Critique – La serpe – Philippe Jaenada – Juillard

Critique – La serpe – Philippe Jaenada – Juillard


Depuis 2013, le sympathique Philippe Jaenada s’intéresse à des personnages réels ayant eu maille à partir avec la justice : Bruno Sulak en 2013, Pauline Dubuisson en 2015 et, plus récemment, Henri Girard plus connu sous le nom de George Arnaud, l’auteur du « Salaire de la peur ».

C’est presque à reculons qu’il part en Dordogne sur l’insistance de Manu, petit-fils d’Henri. Le Parisien pur jus a l’impression de débarquer sur une autre planète, persuadé que son look de « descendu de la capitale » ne manquera pas d’attirer les regards. Bref, il frise la parano.

Comme dans « La petite femelle », il va remonter dans le passé pour s’assurer que celui qui fut accusé de l’assassinat de son père, de sa tante et de la bonne n’est pas coupable. Car, à Escoire, bien que le responsable tout désigné ait été acquitté après dix-neuf mois de prison, on le pense toujours coupable. Car Henri, 24 ans au moment des faits qui se sont déroulés en 1941, a tout du sale gosse. Menteur, voleur, colérique, dépensier, coureur de jupons, il est le criminel idéal. Et pourtant… Peu à peu, on apprend que ce garçon finalement plutôt attachant nourrit des relations affectueuses avec sa famille, en particulier avec son père avec lequel il entretient une correspondance à la limite de la mièvrerie.

Si je me suis peu intéressée à l’enquête proprement dite à l’issue de laquelle Philippe Jaenada nous dévoile son intime conviction, j’ai aimé la façon dont l’écrivain campe ce personnage romanesque qui, après son incarcération et, surtout, sa rencontre avec Rolande alias « Quatre-Pattes » sera métamorphosé. Alors qu’il brûlait la vie par les deux bouts, il consacre toute son énergie et ses talents littéraire et d’orateur à défendre la veuve et l’orphelin. Comme celui qui écrit son histoire pour lui redonner son intégrité.

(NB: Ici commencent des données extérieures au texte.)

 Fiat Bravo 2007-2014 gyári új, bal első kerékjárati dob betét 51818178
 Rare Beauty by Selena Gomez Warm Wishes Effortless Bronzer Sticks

« La serpe » est aussi le portrait d’une époque, celle de l’après-guerre, celle de l’Indochine, des « événements » en Algérie, des violences policières, d’une justice expéditive… Jaenada, en fin observateur, porte aussi un regard acéré sur notre société (cf. scène surréaliste où une femme offre des tickets de jeux à gratter à des SDF !).

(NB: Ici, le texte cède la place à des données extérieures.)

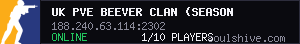 server tag
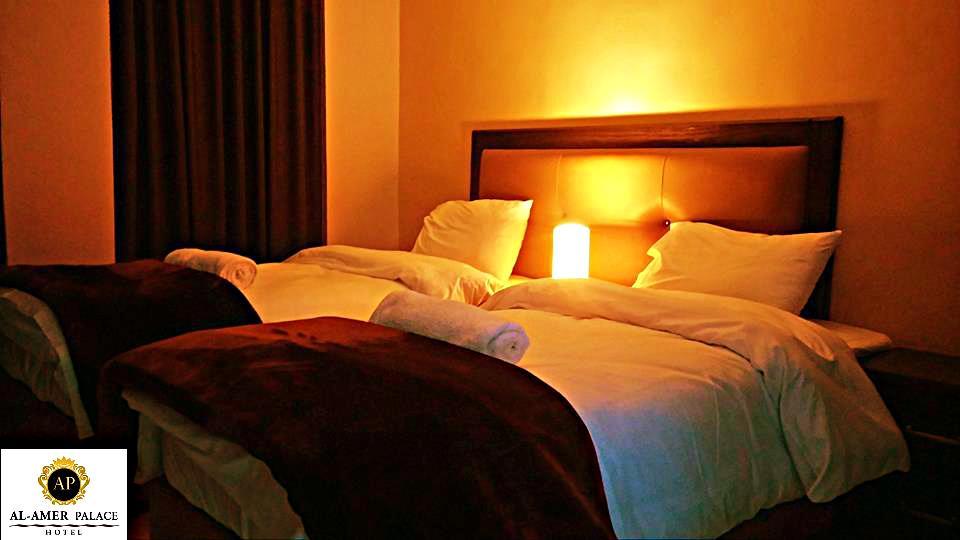 Al-Amer Palace Hotel 암만 외부 사진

Et puis, il y a l’humour, point commun entre Henri et son conteur, roi de la digression, qui apporte une respiration bienvenue (cf. dialogues de sourd dans un restaurant chinois ou passage sur le thermomètre).

EXTRAITS

  • J’imagine la scène, c’est poignant, Cécile allongée raide et froide dans la pénombre, vêtue de sa robe mortuaire, les mains jointes sur une croix, et dans la pièce voisine, une grande tablée de fêtards gâteux qui s’empiffrent, boivent et bavent, grattent leurs croûtes, chantent à tue-tête en alsacien et s’échangent des blagues salaces entre deux rots fétides – autant agoniser dans la bonne humeur, hopla !
  • J’allume une cigarette. (…) C’est pratique, notre société précautionneuse, craintive et hygiénique, on se sent hors-la-loi à peu de frais, un simple geste – un morceau de carton dans la poubelle verte ou un kilomètre sans ceinture et tant pis si ça sonne – procure quelques secondes le doux frisson du crime.